THINGS TO DO
#1 Answer these questions from the comment piece, using one short phrase for each.
(a) In what country will Trump meet Sir Keir Starmer tomorrow?
(b) Who is named as Home Secretary?
(c) Which place is given as an example where many protesters are non-violent?
#2 Print a section of the comment piece word for word. Begin at the words "It is people" and stop after "do so soon.".
#3 List every person the comment piece names.

MAIL ON SUNDAY COMMENT: A warning from Trump that Britain and Europe simply cannot ignore

Daily Mail​5 days ago
Acting as if he was President of the world, Donald Trump marked his latest arrival in Britain by delivering a lecture to Europe on immigration.
He proclaimed: 'You better get your act together or you're not going to have Europe any more. You got to get your act together… you got to stop this horrible invasion that's happening to Europe.'
He also made a tremendous claim that 'last month we had nobody entering our country. Nobody. Shut it down'.
We will wait for the research before accepting that assertion. But there is no doubt that Mr Trump has, by decisive action, significantly reduced illegal arrivals in the United States.
No doubt it helps to have weak, compliant neighbours. And this policy has followed more than 30 years during which America has been transformed by colossal mass migration, legal and illegal.
But the President is right that Europe cannot indefinitely sustain migration at current levels. And that warning, of course, includes this country.
Whatever will he say about this when he meets his friend Sir Keir Starmer tomorrow in Scotland? The two men have an unlikely but undoubted rapport. But how will it survive if their conversation turns to the subject of migration?
The Mail on Sunday reports today the latest plans of Home Secretary Yvette Cooper to find some way of restricting the cross-Channel boat traffic on the justified basis that these vessels are profoundly unsafe, especially for women and children. This is plainly well-intentioned but it is hard to see it as a game-changer.
Those who pay small fortunes to board these boats are frighteningly ready to take grave risks.
Meanwhile, the Prime Minister has inflicted a very serious wound on himself by his absurd claim – which will haunt him for years to come – that 'there is lots of housing and many local authorities that can be used, and we're identifying where it can be used', to accommodate both rising numbers of homeless people and migrants.
His statement is disastrously wrong and out of kilter with years of official claims that we must build new housing in great numbers at all costs.
It casts doubt on his awareness of the problems before him and on his knowledge of the true state of the country.
He really said this, unlike France's Queen Marie Antoinette who never actually said 'let them eat cake' about starving peasants unable to afford bread.
Even some on the Left are beginning to see that the social pressures created by the housing of migrants in hotels in towns across the country are dangerous. They simply cannot dismiss objections as bigotry.
And while nasty troublemakers will no doubt do all they can to exploit these events, many of the protesters in such places as Epping are non-violent, respectable, open-minded people who have simply had enough of being treated as if they did not exist and their concerns don't matter.
It is people very much like them, in the USA, who have upended politics in that country. They have cast aside old parties and played-out politicians who ignored them for too long. All the established British parties and their leaders should take note, and do so soon.

DATA LISTING
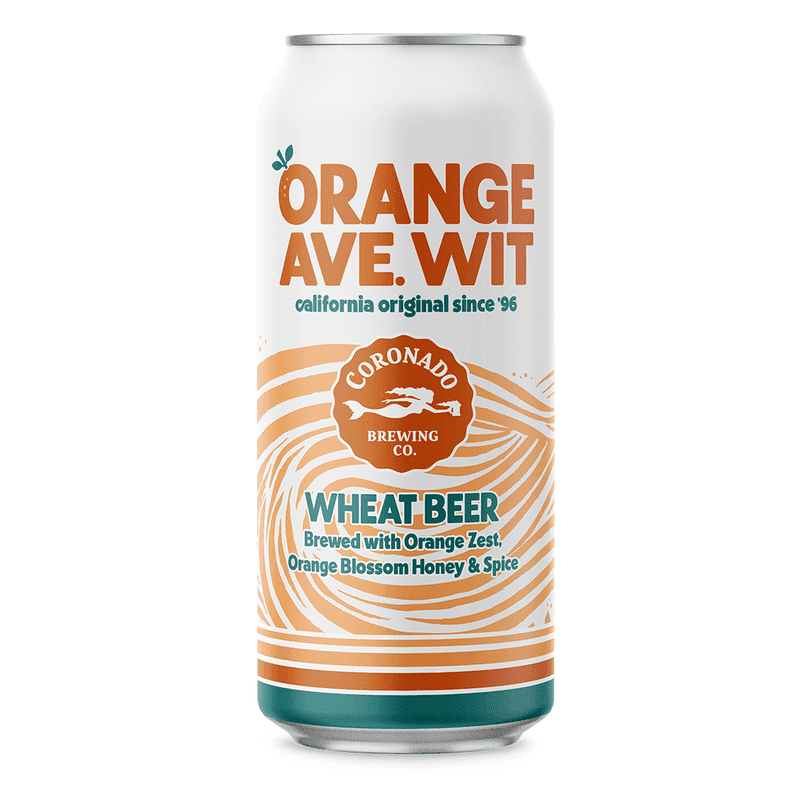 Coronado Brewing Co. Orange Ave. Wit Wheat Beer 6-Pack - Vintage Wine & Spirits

--

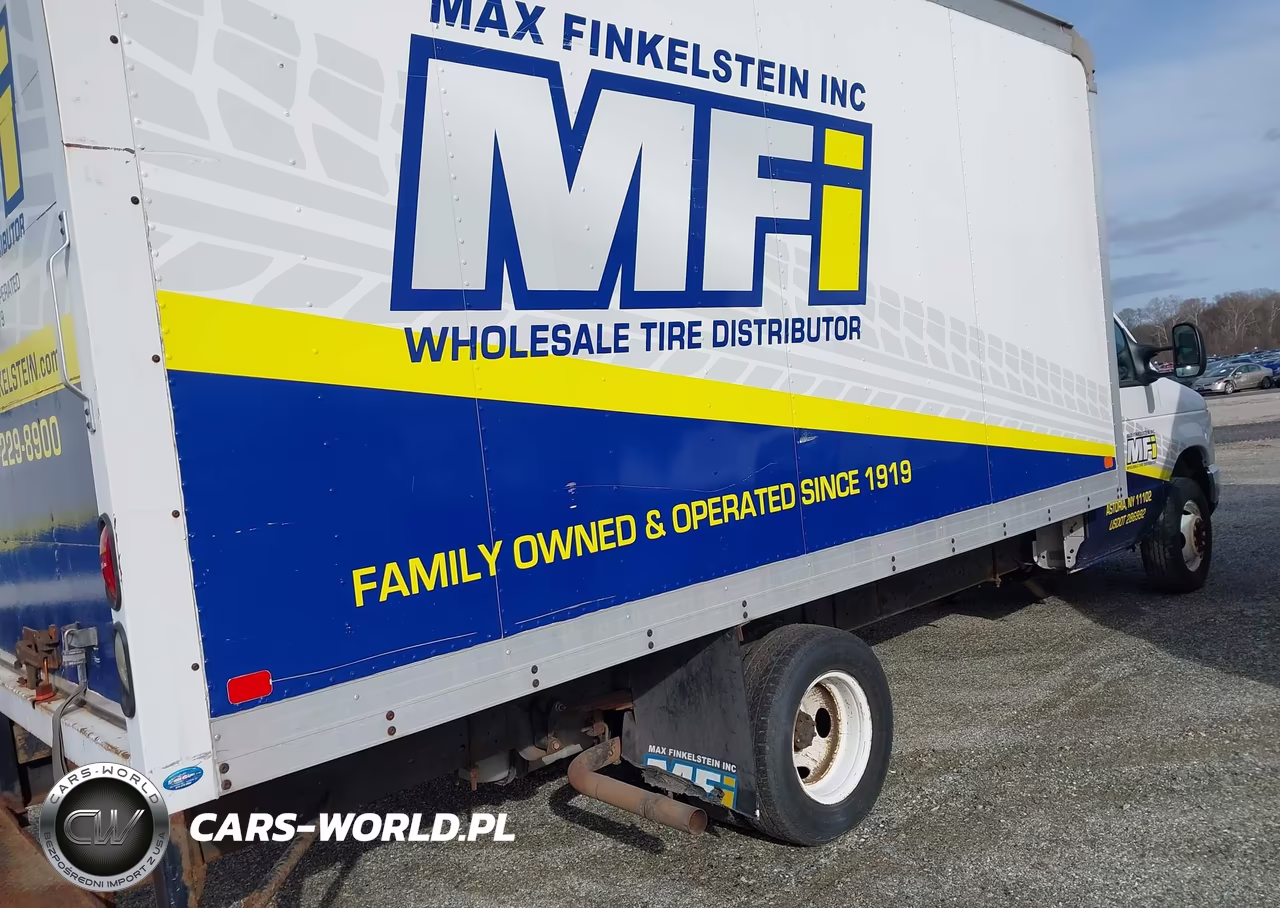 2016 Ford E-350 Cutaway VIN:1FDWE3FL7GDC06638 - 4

TASK-BY-TASK RESULTS
#1
(a) Scotland
(b) Yvette Cooper
(c) Epping

#2
It is people very much like them, in the USA, who have upended politics in that country. They have cast aside old parties and played-out politicians who ignored them for too long. All the established British parties and their leaders should take note, and do so soon.

#3
Donald Trump
Sir Keir Starmer
Yvette Cooper
Marie Antoinette